TEXT SHOWN =>
1

I implemented and bench marked the following functions in c and java using the following code. For c, I'm getting about 1.688852 seconds while for java, it only takes like 0.355038 seconds. Even if I remove the sqrt function, inline the code manually or change function signature to accept 6 double coordinates (to avoid accessing via pointers) for c time lapsed doesn't improve much.

I'm compiling the c program like cc -O2 main.c -lm. For java, I'm running the application in intellij idea with the default jvm options (java 8, openjdk).

c:

#include <math.h>
#include <stdio.h>
#include <time.h>

typedef struct point3d
{
  double x;
  double y;
  double z;
} point3d_t;

double distance(point3d_t *from, point3d_t *to);

int main(int argc, char const *argv[])
{
  point3d_t from = {.x = 2.3, .y = 3.45, .z = 4.56};
  point3d_t to = {.x = 5.678, .y = 3.45, .z = -9.0781};

  double time = 0.0;
  int count = 10000000;

  for (size_t i = 0; i < count; i++)
  {
    clock_t tic = clock();
    double d = distance(&from, &to);
    clock_t toc = clock();
    time += ((double) (toc - tic) / CLOCKS_PER_SEC);
  }

  printf("Elapsed: %f seconds\n", time);

  return 0;
}

double distance(point3d_t *from, point3d_t *to)
{
  double dx = to->x - from->x;
  double dy = to->y - from->y;
  double dz = to->z - from->z;

  double d2 = (dx * dx) + (dy * dy) + (dz + dz);
  return sqrt(d2);
}

java:

public class App 
{
    static Random rnd = new Random();

    public static void main( String[] args )

COLLECTED MATERIAL =>

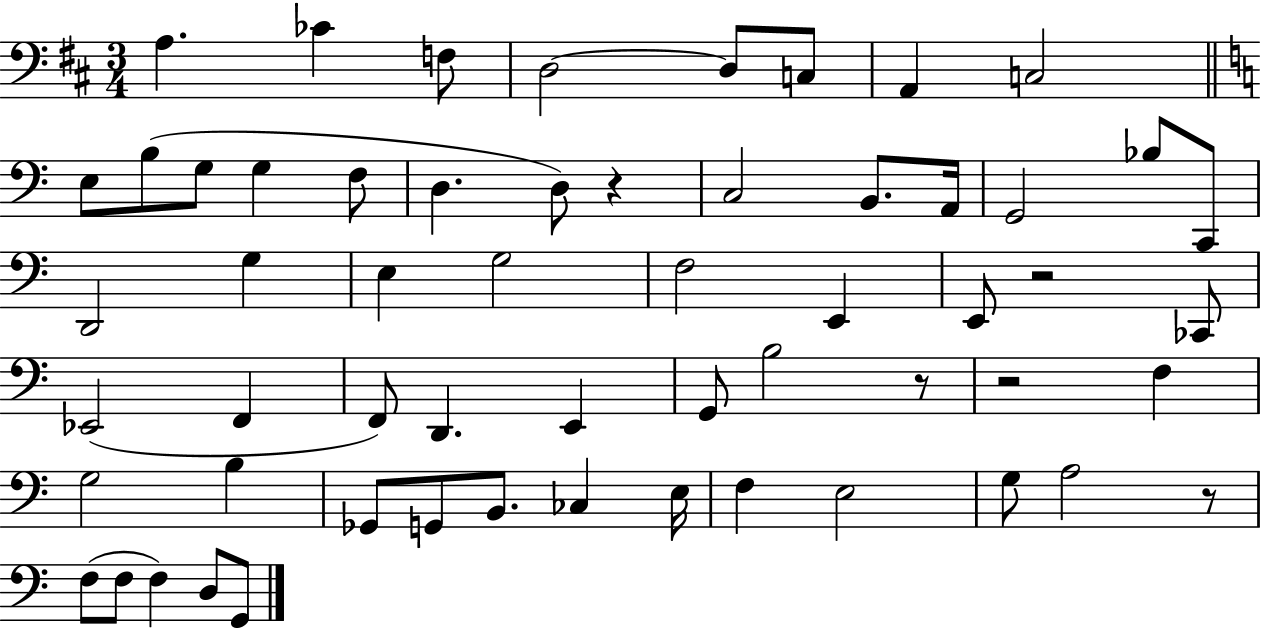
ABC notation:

INSTRUCTION 1 =>
Answer these questions about the forum post on C and Java timing:
(a) About how many seconds does the C version take?
(b) What command is used to compile the C program?
(c) What value is assigned to count in the C code?
INSTRUCTION 2 =>
Rewrite the forum post on C and Java timing between "I implemented and" and "(java 8, openjdk).", inclusive, swapping "intellij idea" for "eclipse".

EXPECTED OUTPUT 1 =>
(a) About 1.688852 seconds.
(b) cc -O2 main.c -lm
(c) 10000000

EXPECTED OUTPUT 2 =>
I implemented and bench marked the following functions in c and java using the following code. For c, I'm getting about 1.688852 seconds while for java, it only takes like 0.355038 seconds. Even if I remove the sqrt function, inline the code manually or change function signature to accept 6 double coordinates (to avoid accessing via pointers) for c time lapsed doesn't improve much.

I'm compiling the c program like cc -O2 main.c -lm. For java, I'm running the application in eclipse with the default jvm options (java 8, openjdk).